Dave Whipp wrote:
Okay, thinking a bit about this, I agree that there are times when you want multiple lazy lists going on at the same time. But, frankly if the lists are lazy, why shouldn't the programmer be lazy as well?gather @bin1, @bin2 -> $bin1, $bin2{
for @words {
$bin1.take if /^^a/;
$bin2.take if /e$$/;
}
}
Juerd point out (private email) that my example doesn't really make any sense in that it doesn't do anything over and above s/take/push.
However, I think the concept of multiple bins could still be useful. My understand of gather/take is that the function that does the "gather" is coroutined (if that's a verb) against the block that does the gathering. So to be able to usefully use multiple streams, the "gather" would need to fork into multiple threads that are then interleaved with the "gather" block. Calling a function in junctive context does the forking bit, so a gather that gathered in a junctive context might make sense as a serialization mechanism. I can't quite work out what the syntax would be for that though.
@bin1 = gather { for @words { take if /^^a/; } }
@bin2 = gather { for @words { take if /e$$/; } }
Two lazy lists? Two gathers! Since they are lazy, you can eval them in order you please.
I see a problem with attempting to put the two into one statement. In your example above, if you wanted something from @bin2, you could have to process a whole lot of things into @bin1, just to get the next element out of @bin2. In fact, you could easily end up processing all of @words, and filling @bin1, only to discover that @bin2 is empty. To me this kind of forced-fill of @bin1 is a complete defeat of the entire concept of _lazy_ lists.

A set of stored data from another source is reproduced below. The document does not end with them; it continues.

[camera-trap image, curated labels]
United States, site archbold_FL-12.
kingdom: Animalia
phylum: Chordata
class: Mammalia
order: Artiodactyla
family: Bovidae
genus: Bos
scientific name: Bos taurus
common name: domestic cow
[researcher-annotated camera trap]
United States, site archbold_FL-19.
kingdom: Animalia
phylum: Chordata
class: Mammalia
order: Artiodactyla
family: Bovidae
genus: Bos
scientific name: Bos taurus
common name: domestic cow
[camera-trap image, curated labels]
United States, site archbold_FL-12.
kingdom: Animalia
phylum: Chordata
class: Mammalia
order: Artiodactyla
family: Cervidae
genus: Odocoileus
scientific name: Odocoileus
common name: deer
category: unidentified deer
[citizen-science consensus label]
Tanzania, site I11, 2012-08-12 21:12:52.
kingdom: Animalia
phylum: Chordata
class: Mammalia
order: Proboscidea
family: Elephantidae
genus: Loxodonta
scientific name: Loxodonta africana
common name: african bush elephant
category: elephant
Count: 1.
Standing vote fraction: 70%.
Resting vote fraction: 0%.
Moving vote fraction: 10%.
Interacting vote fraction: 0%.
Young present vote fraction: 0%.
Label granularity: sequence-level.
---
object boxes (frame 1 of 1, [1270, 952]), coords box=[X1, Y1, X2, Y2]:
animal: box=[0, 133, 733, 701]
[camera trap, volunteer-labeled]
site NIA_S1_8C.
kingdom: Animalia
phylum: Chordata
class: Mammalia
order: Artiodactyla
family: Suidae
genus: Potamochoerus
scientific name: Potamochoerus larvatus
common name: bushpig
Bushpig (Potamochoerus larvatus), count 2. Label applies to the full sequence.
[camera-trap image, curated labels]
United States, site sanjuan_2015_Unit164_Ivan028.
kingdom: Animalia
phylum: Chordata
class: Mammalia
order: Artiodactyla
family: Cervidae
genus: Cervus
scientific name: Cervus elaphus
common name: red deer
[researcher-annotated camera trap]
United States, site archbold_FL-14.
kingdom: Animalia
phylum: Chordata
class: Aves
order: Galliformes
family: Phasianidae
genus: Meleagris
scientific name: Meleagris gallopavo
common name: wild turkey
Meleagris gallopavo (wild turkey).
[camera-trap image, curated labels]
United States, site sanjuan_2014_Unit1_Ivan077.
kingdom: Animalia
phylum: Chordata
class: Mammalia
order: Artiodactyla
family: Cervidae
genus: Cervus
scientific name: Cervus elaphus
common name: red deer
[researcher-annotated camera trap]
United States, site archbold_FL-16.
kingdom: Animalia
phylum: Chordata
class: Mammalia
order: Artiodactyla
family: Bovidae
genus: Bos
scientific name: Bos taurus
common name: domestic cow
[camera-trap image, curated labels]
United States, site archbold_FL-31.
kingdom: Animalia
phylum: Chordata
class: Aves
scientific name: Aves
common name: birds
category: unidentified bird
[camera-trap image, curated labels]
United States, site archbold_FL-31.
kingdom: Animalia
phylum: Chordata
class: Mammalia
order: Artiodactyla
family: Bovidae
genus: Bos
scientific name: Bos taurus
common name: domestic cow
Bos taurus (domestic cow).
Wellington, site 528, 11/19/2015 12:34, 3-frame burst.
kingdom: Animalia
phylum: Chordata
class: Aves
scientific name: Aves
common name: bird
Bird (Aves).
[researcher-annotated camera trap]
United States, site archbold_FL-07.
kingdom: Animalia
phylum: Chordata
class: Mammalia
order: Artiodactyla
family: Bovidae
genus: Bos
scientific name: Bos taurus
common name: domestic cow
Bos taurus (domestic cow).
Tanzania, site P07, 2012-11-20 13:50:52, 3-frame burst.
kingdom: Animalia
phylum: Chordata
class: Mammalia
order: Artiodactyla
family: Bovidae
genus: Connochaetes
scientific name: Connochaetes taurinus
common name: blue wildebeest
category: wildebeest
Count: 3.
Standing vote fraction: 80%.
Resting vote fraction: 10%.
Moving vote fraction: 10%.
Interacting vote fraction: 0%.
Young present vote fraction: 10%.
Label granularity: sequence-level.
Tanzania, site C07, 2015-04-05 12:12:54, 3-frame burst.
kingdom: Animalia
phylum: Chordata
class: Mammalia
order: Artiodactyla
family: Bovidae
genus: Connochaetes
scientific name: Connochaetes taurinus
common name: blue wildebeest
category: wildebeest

There's also the issue of from what I understood of gather/take before (still awaiting a proper definition), gather returns a lazy list. So it's not C<gather @bin1 { ... }>, it's C<@bin1 = gather {...}>. What would your C<gather> return? A list of lazy lists? How do you easily tell the difference between a list of lazy lists and a lazy list? I think it's better to leave a 1::1 gather::list ratio, as that will cover some {insert randomly high %age} of all cases. For the other cases, you're likely better off building a class with two emitter methods, and possibly even use C<tie> to make it look like two lazy lists.
-- Rod Adams
The thing about lists is that they are linear. They are, by definition, a sequence of single items. Now, that 'single item' may very well be a reference to something non-trivial, but to the list it's a single value.